→ **Set task**:
Give the listing as a Markdown table with the columns Row and Line, starting at the line that contains "As viewed by" and ending at the last line of the listing. Leave out blank lines, and put each line's number in Row and its text in Line.
#####
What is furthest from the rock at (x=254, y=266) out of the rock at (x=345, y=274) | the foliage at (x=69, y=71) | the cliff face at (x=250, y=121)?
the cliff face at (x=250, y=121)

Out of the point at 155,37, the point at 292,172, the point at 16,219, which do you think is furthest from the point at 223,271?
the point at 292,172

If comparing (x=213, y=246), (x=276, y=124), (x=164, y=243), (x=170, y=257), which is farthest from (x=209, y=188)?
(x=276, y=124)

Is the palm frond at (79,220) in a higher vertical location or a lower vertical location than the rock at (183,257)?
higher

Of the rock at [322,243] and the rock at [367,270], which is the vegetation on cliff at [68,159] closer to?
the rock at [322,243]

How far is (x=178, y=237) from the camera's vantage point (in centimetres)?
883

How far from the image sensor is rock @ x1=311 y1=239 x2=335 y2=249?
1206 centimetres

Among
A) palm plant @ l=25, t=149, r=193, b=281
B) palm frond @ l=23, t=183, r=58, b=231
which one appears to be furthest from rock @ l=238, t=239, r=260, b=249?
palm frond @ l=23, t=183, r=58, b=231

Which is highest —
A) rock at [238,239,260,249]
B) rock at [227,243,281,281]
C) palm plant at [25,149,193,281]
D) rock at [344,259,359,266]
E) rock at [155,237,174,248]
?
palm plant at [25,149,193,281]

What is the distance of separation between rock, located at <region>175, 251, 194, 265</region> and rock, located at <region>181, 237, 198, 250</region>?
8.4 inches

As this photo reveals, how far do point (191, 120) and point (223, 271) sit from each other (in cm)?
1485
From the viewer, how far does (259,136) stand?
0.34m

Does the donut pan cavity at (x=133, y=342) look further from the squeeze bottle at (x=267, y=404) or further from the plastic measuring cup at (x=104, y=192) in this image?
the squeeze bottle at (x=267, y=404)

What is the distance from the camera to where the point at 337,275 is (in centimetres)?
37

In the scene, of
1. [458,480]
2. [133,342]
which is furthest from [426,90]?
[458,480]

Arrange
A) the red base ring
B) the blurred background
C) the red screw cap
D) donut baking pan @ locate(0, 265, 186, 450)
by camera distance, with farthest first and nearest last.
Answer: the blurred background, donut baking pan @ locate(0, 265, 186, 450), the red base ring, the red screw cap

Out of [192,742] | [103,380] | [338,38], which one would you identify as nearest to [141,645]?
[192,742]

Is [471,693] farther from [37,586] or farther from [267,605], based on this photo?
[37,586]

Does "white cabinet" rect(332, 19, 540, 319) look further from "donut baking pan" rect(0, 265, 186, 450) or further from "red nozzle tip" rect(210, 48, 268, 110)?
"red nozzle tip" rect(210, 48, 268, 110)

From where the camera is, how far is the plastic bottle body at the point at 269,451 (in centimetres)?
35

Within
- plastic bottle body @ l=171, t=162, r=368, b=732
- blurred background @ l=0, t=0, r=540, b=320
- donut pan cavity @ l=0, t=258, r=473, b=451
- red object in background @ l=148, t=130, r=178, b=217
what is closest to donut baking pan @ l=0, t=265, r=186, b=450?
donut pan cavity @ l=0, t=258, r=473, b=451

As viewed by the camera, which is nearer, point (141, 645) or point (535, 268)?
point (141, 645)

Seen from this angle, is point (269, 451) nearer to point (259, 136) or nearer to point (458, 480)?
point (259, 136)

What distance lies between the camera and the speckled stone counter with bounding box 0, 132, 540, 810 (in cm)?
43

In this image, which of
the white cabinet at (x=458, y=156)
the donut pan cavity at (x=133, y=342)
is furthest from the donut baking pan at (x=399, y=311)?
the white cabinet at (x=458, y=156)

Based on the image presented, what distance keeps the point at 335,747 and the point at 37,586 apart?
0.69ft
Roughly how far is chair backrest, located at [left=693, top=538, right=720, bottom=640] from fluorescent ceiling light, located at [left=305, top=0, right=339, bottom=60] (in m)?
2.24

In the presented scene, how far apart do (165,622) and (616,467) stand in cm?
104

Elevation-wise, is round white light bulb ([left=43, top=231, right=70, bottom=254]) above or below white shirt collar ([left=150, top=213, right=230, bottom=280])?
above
#####
→ **Task solution**:
| Row | Line |
|---|---|
| 1 | As viewed by the camera, which is nearer, point (141, 645) or point (535, 268)? |
| 2 | point (141, 645) |
| 3 | Seen from this angle, is point (269, 451) nearer to point (259, 136) or nearer to point (458, 480)? |
| 4 | point (259, 136) |
| 5 | What distance lies between the camera and the speckled stone counter with bounding box 0, 132, 540, 810 (in cm)? |
| 6 | 43 |
| 7 | In this image, which of |
| 8 | the white cabinet at (x=458, y=156) |
| 9 | the donut pan cavity at (x=133, y=342) |
| 10 | is furthest from the donut baking pan at (x=399, y=311)? |
| 11 | the white cabinet at (x=458, y=156) |
| 12 | Based on the image presented, what distance keeps the point at 335,747 and the point at 37,586 apart? |
| 13 | 0.69ft |
| 14 | Roughly how far is chair backrest, located at [left=693, top=538, right=720, bottom=640] from fluorescent ceiling light, located at [left=305, top=0, right=339, bottom=60] (in m)? |
| 15 | 2.24 |
| 16 | In the presented scene, how far apart do (165,622) and (616,467) stand in cm? |
| 17 | 104 |
| 18 | Elevation-wise, is round white light bulb ([left=43, top=231, right=70, bottom=254]) above or below white shirt collar ([left=150, top=213, right=230, bottom=280])? |
| 19 | above |